Spatial reasoning items:
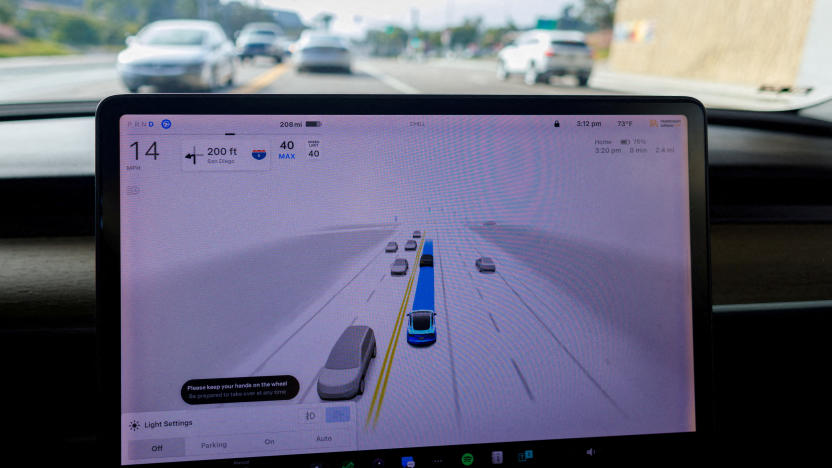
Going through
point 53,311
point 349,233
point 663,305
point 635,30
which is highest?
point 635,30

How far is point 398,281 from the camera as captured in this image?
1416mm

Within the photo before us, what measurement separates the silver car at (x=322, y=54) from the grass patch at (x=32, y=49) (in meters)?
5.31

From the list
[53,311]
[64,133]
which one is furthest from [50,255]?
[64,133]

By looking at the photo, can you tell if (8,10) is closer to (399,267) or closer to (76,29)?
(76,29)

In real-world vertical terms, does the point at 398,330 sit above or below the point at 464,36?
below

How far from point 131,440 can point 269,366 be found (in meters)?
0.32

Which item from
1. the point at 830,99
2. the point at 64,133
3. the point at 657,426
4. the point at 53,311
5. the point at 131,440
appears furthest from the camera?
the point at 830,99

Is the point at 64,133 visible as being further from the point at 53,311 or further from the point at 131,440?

**Problem statement:** Print every line of the items, unchanged, from the line containing "How far from" through the end of the items, including both the starting line and the final line.

**Written reply:**
How far from point 131,440 can point 269,366 be found (in meters)?
0.32

Which item from
1. the point at 830,99
2. the point at 64,133
3. the point at 657,426
4. the point at 53,311
5. the point at 131,440
appears furthest from the camera?
the point at 830,99

Is the point at 64,133 visible as being further from the point at 53,311 or further from the point at 131,440?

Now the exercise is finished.